## Task goal
Check each line of the entries. Copy the ones that contain the string "epoch".

## Source material

Segment Open

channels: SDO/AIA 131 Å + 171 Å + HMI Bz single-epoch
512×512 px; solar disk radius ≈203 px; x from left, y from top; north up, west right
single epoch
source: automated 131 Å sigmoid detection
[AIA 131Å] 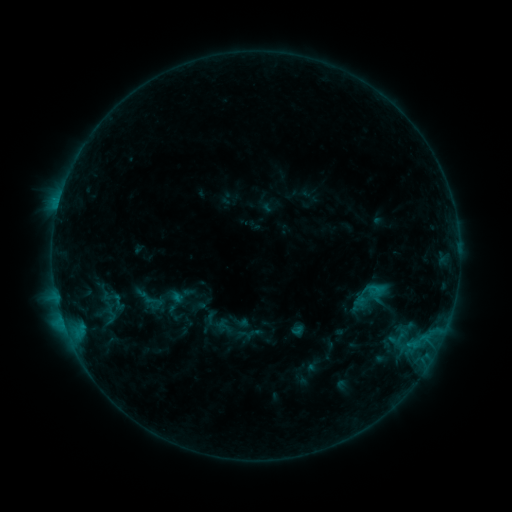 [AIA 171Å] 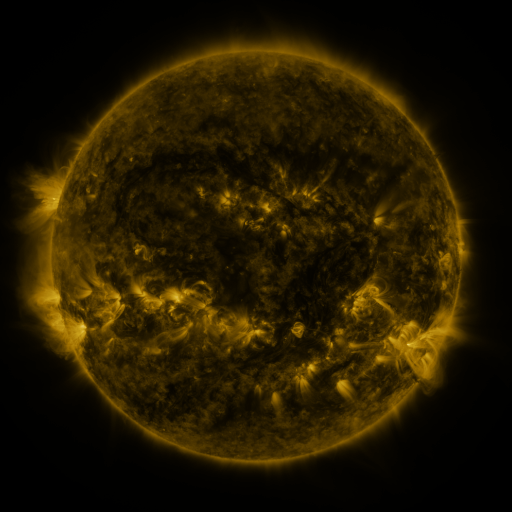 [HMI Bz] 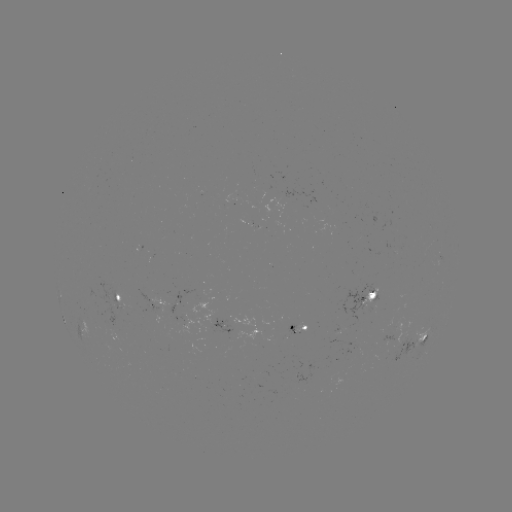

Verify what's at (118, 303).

Segment Closed

## Expected output
channels: SDO/AIA 131 Å + 171 Å + HMI Bz single-epoch
single epoch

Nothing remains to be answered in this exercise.